Kirby Dick has rated the movie-ratings board and come to a blunt conclusion: This panel is not suitable for any audiences.
His documentary "This Film Is Not Yet Rated," premiering Wednesday at the Sundance Film Festival, is a harsh indictment of the ratings system overseen by the Motion Picture Association of America, the trade group for Hollywood's top studios.
Dick calls the ratings process a form of censorship carried out by unqualified film judges who operate in secrecy, their procedures favoring big studio fare over movies from independent and overseas filmmakers.
"Independent film tends to focus more on sexuality. Studios tend to put out films that have more to do with violence," said Dick, a 2004 Academy Awards nominee for his documentary "Twist of Faith." "Violent films get through almost unscathed, but the ratings have this excessive focus against sexuality that puts independent film at a disadvantage."
"This Film Is Not Yet Rated" examines the history of the ratings system, set up in the 1960s by MPAA boss Jack Valenti, who retired as head of the group in 2004 and gave up control of the ratings system last fall.
The film-ratings board, made up of people meant to represent typical American parents, views movies and brands them with G, PG, PG-13, R or NC-17 ratings.

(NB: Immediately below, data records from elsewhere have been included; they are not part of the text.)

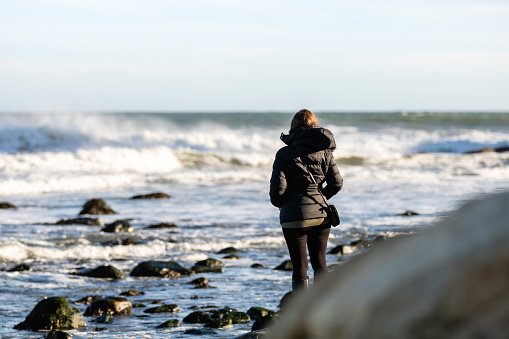 Montauk, New York - January 1, 2019 : Young woman in a black coat visiting the beach, gazing off into the distance at the rough sea.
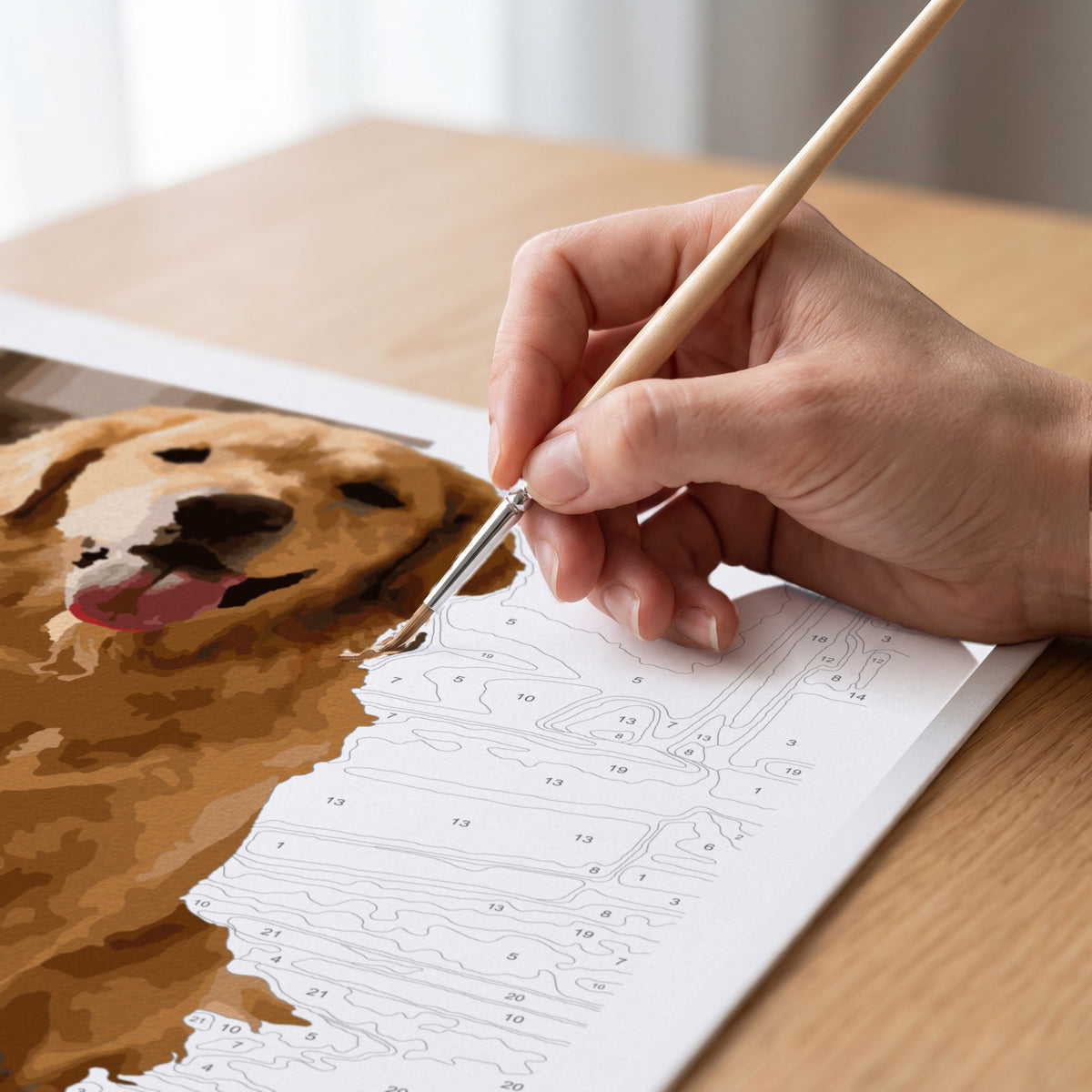 Painting fine detail on a dog portrait with a detail brush
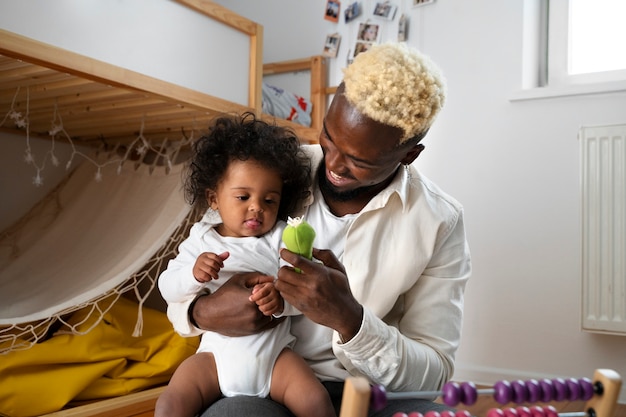 Foto grátis lindo bebê preto em casa com os pais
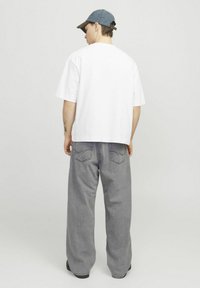 White, short-sleeve cotton t-shirt paired with gray, loose-fit denim jeans. Denim cap with a brown brim. Simple and casual styling.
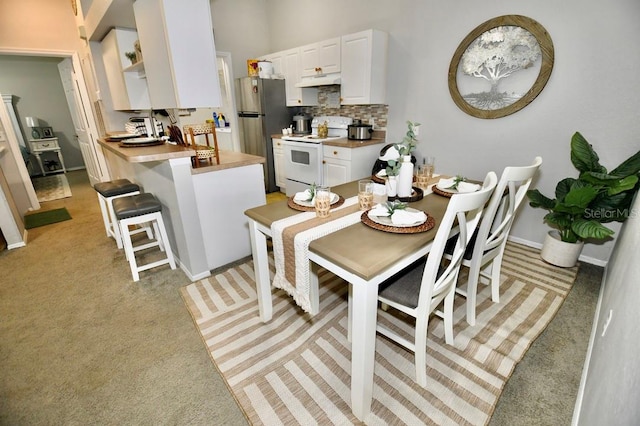 view of carpeted dining space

Dick said ratings-board members are thrown in to the job with no clear standards and that they lack the expertise to make sound judgments about the psychological effects film content might have on children.
Ratings can be wildly inconsistent from movie to movie, and challenging a rating is stacked against filmmakers, since the MPAA also controls the appeals process, Dick said.
The documentary chronicles Dick's efforts to pin down ratings-board members, whose identities are kept private, and find out how they operate. He hires a private investigator who's fiercely determined to flush out the people behind the ratings system.
She rifles through the trash of one ratings-board member, stakes out the MPAA offices to run license plates of cars pulling in and out, tails the group's employees and eavesdrops on them when they go to lunch.
And Dick eventually identifies board members.
"There's kind of a David and Goliath quality. Here's this big, powerful organization being investigated by a small independent filmmaker and a colorful P.I.," Dick said.
Dan Glickman, Valenti's successor as MPAA chief, said he normally does not watch films submitted for ratings but that he viewed most of "This Film Is Not Yet Rated" when Dick presented it because he "heard they used unusual surveillance techniques to follow our raters around."
"I decided the privacy of our employees was in jeopardy. I didn't know if there was some violation of law, maybe, but I thought that was going way too far," Glickman said.
"So I watched the movie, at least parts of the movie that were relevant here. I didn't think it was a fair reflection of the ratings system, but I think Americans will have to judge that for themselves," Glickman said.
Joan Graves, who heads the ratings board, said she spent two hours on the phone with Dick explaining the ratings process to him, "so his secrecy thing, I think, is a little bit disingenuous."
Dick includes interviews with filmmakers and actors involved with movies that received NC-17 ratings -- which prohibit anyone younger than 17 from seeing the films. Among the lineup: John Waters ("Pink Flamingoes," "A Dirty Shame"), Kevin Smith ("Clerks"), "South Park" co-creator Matt Stone ("Team America: World Police"), Kimberly Pierce ("Boys Don't Cry") and Maria Bello ("The Cooler").
"This Film Is Not Yet Rated" received an NC-17 rating itself because it includes explicit footage from many films that received an NC-17 for sexual content.
The rating allowed Dick to get an inside view of the appeals process, which he incorporated into the version of the documentary screening at Sundance, where he hopes to land a theatrical distributor for the film. His appeal of the NC-17 rating was denied.
"I hope that by the time my next film comes through, there's a different system in place," Dick said. "I would prefer an open system with standards, and if they're going to have guidelines, have the guidelines so that filmmakers know what they're working with and against, and there's something there to publicly advocate for and against. That's the democratic system."